What needs to be done →
In the listing below, which lines contain the string "United"? Copy them all.

Supplied material →
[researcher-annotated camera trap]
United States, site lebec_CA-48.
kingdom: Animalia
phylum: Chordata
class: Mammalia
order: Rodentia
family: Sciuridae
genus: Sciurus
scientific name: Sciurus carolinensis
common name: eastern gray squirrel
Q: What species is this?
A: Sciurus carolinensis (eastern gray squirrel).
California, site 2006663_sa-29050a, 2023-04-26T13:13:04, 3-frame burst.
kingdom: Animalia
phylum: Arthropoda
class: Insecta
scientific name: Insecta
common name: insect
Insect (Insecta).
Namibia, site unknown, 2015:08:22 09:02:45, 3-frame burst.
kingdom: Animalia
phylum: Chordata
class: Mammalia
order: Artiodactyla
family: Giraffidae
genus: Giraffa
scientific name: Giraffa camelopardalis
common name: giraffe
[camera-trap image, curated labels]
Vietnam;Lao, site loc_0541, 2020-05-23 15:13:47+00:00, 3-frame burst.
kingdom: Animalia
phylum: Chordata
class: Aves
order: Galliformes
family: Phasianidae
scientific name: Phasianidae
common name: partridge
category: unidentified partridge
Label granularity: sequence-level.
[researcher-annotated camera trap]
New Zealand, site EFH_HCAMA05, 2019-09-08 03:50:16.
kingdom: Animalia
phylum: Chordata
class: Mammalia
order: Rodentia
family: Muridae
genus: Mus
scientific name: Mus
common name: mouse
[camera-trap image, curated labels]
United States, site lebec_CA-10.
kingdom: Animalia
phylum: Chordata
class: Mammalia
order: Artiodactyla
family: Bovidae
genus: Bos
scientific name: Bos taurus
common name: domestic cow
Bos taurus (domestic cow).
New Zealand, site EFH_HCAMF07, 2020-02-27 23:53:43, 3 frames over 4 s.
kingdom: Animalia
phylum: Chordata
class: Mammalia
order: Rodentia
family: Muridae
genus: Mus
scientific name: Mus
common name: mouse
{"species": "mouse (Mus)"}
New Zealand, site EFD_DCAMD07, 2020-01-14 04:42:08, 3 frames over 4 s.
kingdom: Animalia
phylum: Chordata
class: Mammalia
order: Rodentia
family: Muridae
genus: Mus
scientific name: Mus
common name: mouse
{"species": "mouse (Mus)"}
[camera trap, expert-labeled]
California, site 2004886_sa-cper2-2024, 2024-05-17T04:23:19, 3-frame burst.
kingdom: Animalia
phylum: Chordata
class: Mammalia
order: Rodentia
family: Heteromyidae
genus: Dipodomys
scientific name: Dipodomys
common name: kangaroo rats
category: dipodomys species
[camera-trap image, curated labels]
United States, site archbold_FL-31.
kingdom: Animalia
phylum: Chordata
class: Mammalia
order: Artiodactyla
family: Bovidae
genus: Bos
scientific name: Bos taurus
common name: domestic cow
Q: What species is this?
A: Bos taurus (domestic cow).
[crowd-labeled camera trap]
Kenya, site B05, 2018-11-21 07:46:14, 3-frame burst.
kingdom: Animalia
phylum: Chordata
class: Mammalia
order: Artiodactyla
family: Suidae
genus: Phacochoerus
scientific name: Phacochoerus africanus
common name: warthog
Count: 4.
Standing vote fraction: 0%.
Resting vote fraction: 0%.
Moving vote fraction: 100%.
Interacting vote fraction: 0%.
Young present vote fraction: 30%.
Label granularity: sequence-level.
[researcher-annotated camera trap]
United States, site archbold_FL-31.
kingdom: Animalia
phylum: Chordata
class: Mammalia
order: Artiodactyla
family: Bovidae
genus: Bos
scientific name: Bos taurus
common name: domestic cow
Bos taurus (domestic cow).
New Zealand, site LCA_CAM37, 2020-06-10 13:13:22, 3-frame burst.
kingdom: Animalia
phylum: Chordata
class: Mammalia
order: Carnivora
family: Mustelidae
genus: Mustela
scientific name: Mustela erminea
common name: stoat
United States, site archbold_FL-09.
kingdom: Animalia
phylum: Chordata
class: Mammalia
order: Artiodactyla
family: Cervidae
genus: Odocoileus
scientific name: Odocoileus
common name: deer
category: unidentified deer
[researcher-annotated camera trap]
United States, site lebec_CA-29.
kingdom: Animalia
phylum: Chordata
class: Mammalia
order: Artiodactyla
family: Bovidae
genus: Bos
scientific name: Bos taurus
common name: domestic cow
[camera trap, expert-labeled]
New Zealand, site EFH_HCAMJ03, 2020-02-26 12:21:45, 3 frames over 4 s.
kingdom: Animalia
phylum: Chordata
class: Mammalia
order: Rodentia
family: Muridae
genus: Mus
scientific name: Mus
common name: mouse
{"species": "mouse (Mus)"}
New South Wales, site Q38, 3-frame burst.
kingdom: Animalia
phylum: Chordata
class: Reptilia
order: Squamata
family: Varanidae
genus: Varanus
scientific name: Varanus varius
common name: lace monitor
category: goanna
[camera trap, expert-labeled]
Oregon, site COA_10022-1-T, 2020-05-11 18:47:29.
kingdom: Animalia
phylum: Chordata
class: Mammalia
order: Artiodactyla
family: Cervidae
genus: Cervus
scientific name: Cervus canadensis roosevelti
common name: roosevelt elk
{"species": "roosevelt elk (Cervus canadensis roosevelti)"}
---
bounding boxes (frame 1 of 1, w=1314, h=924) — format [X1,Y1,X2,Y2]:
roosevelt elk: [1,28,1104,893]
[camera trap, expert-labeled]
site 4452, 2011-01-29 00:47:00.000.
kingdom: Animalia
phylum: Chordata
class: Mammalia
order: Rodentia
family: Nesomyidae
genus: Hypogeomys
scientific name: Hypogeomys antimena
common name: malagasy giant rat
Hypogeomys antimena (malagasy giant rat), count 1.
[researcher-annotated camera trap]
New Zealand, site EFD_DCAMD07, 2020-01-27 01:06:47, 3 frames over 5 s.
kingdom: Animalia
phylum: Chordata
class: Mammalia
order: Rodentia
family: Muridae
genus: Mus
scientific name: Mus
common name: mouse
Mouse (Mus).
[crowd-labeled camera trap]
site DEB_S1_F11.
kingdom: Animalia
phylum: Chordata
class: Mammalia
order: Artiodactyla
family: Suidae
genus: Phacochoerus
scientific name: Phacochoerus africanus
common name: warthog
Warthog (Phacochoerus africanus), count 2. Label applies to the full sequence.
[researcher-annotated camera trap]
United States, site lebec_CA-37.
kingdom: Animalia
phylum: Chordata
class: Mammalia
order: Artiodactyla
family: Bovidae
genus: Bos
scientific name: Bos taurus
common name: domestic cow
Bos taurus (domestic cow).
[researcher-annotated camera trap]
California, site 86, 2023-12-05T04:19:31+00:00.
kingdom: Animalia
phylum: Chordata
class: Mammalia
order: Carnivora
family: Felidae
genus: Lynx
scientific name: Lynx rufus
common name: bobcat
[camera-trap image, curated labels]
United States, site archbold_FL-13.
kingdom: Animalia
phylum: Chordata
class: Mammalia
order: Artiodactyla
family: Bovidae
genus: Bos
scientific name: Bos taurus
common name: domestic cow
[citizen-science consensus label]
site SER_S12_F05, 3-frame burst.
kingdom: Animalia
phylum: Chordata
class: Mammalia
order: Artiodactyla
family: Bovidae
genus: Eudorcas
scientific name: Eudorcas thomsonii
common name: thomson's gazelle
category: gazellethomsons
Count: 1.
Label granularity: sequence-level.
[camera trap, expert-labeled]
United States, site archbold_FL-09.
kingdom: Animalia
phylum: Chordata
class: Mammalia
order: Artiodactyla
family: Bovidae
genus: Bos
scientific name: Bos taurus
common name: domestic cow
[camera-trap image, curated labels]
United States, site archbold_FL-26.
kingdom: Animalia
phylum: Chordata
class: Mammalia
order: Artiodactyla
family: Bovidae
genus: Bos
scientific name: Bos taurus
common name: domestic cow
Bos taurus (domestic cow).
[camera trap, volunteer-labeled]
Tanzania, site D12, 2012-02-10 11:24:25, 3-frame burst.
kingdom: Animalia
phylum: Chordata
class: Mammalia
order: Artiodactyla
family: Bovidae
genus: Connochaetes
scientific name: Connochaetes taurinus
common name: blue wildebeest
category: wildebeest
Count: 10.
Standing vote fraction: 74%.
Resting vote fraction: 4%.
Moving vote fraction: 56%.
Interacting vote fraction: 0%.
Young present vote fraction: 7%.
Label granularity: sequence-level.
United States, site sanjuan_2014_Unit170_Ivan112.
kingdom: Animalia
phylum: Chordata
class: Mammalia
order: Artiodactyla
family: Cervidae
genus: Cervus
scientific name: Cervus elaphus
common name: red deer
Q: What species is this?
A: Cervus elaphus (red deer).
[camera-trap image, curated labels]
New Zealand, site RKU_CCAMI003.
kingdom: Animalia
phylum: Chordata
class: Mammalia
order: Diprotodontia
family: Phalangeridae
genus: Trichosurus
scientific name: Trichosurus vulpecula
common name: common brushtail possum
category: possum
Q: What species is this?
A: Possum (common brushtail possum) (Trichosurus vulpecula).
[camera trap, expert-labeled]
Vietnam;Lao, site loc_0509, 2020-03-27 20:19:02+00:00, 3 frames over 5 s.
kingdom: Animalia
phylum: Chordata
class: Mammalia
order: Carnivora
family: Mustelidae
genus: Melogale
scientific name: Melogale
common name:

Answer to the problem →
United States, site lebec_CA-48.
United States, site lebec_CA-10.
United States, site archbold_FL-31.
United States, site archbold_FL-31.
United States, site archbold_FL-09.
United States, site lebec_CA-29.
United States, site lebec_CA-37.
United States, site archbold_FL-13.
United States, site archbold_FL-09.
United States, site archbold_FL-26.
United States, site sanjuan_2014_Unit170_Ivan112.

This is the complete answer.